9/6/19 – Get a job Sly

In reading through Gardner’s book for our in-class assignment, this being my second time going through the text now, I am again troubled by his introduction to the creative process. This isn’t anything reflective of the general information he is giving – which is as sound in this chapter as in all others – or even in his tone, which alternates between something resembling jocular informality and something else that one can’t help but feel at a base level is unabashedly acerbic. Again, this is not at all what troubles me about this introduction!

But it does tie into it. For instance, Gardner’s assertion that “mastery [is] the art of breaking rules” (8) but that these rules must first be known to then be broken (correctly?) is solid advice, on any front, but especially in the artistic arena, where the concept of “rules” is some Platonic abstraction, an existential problem of no small measure that Gardner himself notes. You have to know the rules to break the rules, but you can never know the rules; and we all get a private in-joke chuckle out of that, but as far as providing practical advice to someone who wants to write, well it just doesn’t. His assertion is by no means wrong, but what it is is discouraging.

It’s not Gardner at fault any more than it is myself I suppose, because this is the very nature of didactic text trying to educate on a subject like art. He even mentions, by way of one example, in this chapter, how you would probably get more material for your writing out of time spent talking to people in bars about their jobs than you would actually working the jobs. Which probably isn’t wrong, but it goes to illustrate just how tangentially the creative process actually applies to real world concepts, or vice-versa. Break the rules. Or don’t. Who cares? Make sure you know them when you break them. But you won’t. But who cares? It’s a despicable conundrum, the sort of Catch-22 that makes you throw your character’s hands up. Until you realize that’s cliché and so you think about writing a different action instead, until you realize that ‘who cares?!’ and you go with the hands up gesture anyway, and it may or may not work given the context. It calls into being the nagging question: the very possibility of actually being able to learn good writing. Maybe it can’t be done!

In later chapters, Gardner expounds on more concrete concepts that could be used to eventually talk even the most harried young writer off that proverbial ledge, but there is a certain amount of vague frustration – that Gardner absolutely recognizes and laments in his text – that comes along with the effort to learn to be a writer. Sometimes I worry, personally, introspectively, that the points he makes, ones I am familiar with, create an undue sense of timidity in my writing that will necessarily hamstring some bit of prose that should have never been strung, pulled taut, that should have been left flapping free, doing its thing in the wind.
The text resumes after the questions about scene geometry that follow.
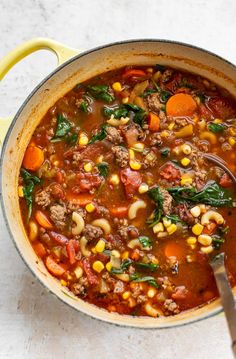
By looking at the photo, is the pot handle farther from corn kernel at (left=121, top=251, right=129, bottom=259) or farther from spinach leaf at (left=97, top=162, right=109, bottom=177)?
corn kernel at (left=121, top=251, right=129, bottom=259)

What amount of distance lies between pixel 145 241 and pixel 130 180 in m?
0.53

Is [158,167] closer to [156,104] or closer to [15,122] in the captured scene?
[156,104]

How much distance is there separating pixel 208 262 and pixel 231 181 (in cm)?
72

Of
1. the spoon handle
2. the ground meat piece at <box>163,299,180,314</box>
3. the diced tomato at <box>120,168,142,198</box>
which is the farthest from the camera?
the diced tomato at <box>120,168,142,198</box>

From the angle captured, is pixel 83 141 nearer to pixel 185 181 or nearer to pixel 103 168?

And then I read back over that sentence and think ‘Dear God, did you read that awful metaphor?! Please teach me these rules! I need to know!”

In other news, I added a cat to my story. I named it Chekhov. No I’m joking, I named it Gun. It sits there on the mantle, does nothing, and then wanders off, never to be seen again. In an alternate timeline it would have been named Schrodinger and wouldn’t have been there at all, but you can bet your ass it would have done something by the end of the story.